FIG. 2 illustrates a cross section side view of a substrate that includes an LGA pad with a reduced footprint, in accordance with various embodiments. Package 200, which may be similar to legacy package 100 of FIG. 1, shows an embodiment of a reduced-sized metal defined pad on a substrate 202. In embodiments, the substrate 202 may have a core 202a. In embodiments, the core 202a may be, for example, a glass core, a ceramic core, or a copper clad laminate (CCL) core.

A first buildup layer 202b may be on a side of the core 202a, and include various electrical routings 210 that may be electrically coupled with a metal defined pad 220, using a copper filled via 212. In embodiments, these may be similar to first buildup layer 102b, core 102a, electrical routings 110, and copper filled via 112 of FIG. 1. In embodiments, the copper filled via 212 may be some other electrical routing feature. The metal defined pad 220 may be on a surface of the first buildup layer 202b. The thickness of the metal defined pad 220 can be between 5 and 50 um. In embodiments, an ENEPIG layer 222 may be placed on a surface of the metal defined pad 220. In embodiments, the metal defined pad 220 may be used as an LGA pad.

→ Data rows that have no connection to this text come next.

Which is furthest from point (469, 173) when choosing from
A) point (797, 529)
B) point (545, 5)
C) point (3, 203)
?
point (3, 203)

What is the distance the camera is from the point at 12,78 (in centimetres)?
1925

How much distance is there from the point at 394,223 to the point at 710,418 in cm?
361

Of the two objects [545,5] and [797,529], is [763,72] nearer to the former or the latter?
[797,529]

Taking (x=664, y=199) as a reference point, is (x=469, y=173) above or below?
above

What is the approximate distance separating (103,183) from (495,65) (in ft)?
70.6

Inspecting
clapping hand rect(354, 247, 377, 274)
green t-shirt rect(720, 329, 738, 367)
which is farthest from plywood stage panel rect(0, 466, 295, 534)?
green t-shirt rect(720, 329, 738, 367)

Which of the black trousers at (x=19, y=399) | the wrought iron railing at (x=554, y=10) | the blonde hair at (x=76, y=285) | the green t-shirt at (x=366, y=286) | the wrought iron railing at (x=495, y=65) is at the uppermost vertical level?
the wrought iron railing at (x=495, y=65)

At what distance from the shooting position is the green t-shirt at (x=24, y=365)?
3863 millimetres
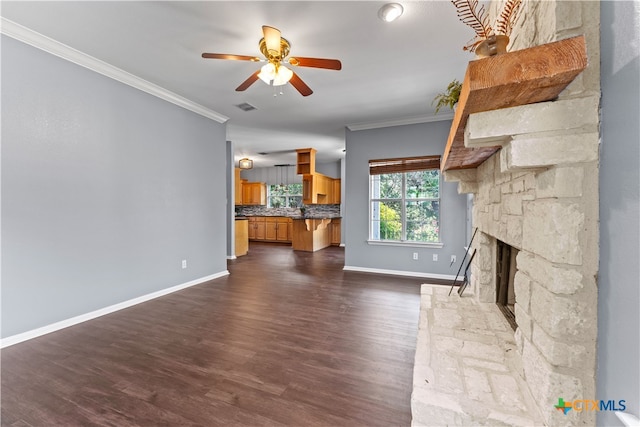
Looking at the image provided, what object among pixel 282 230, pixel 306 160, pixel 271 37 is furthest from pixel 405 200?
pixel 282 230

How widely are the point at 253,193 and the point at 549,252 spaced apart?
8957 mm

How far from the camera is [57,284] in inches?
100

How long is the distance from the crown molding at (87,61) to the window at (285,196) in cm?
553

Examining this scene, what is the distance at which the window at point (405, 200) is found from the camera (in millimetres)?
4488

In embodiments, the metal defined pad 220 may form a portion of a SLI of the package 200 to which an LGA pin 230 may physically and electrically couple.

A solder resist layer 224 may be placed on the surface of the first buildup layer 202b, and away from the metal defined pad 220. The metal defined pad 220 may have an overall width W3, while the overall socket width may be W4. In embodiments, the socket width may be similar to pad width W2 of FIG. 1, in order to accommodate a high-quality electrical connection between the LGA pin 230 and the metal defined pad 220. In embodiments, the solder resist layer 224 may be separated from the metal defined pad 220 by a distance D.

Note that the width W3 of the metal defined pad 220 may be less than the width W1 of the metal defined pad 120 of FIG. 1. The reduction of width W3 of metal defined pad 220 will result in a lower capacitance 228 that is formed in the capacitive structure created by the electrical routings 210, the defined metal pad 220, and dielectric 226. This is due in part to reducing the capacitive area of the metal defined pad 220.

However, in embodiments, the areas 232 of the package 200 that may be at an edge of the defined metal pad 220 and the dielectric 226 may be subject to fatigue and/or stress cracking. This is due, in part, to the different coefficients of thermal expansion (CTE) of the metal pad 220 and the dielectric 226. Note in legacy package 100 of FIG. 1, a portion of the solder resist layer 124 overlaps a portion of the defined metal pad 120, causing a portion of the defined metal pad 120 to be between solder resist layer 124 and a dielectric 128. This overlap provides additional mechanical support against fatigue or cracking of the defined metal pad 120.

FIGS. 3A-3B graphically illustrate stress build up on a metal pad against a dielectric. FIG. 3A shows a cross section side view of a substrate portion 300A1, which may be similar to portions of legacy substrate 100 of FIG. 1 that includes a copper pad 320a that is underneath and connected to a dielectric layer 326a. Other copper routings 310a may be under the dielectric layer 326a. The metal in the copper pad 320a directly contacts the dielectric layer 326a. A solder resist layer 324a may be to a side of the copper pad 320a. Diagram 300A2 shows an example of a mechanical stress diagram, which shows that the stress areas 329 in corners of the copper pad 320a that meet with the dielectric layer 326a show a maximum amount of stress. This stress may be due to high amounts of torsion by the copper pad 320a on the underlying dielectric 326a, due to thermal expansion. Under the legacy architecture in FIG. 1, the stress is usually attenuated by the overlap of layer 124 on the underlying copper pad. However, when there is a free surface, the stress propagates into the underlying dielectric layer.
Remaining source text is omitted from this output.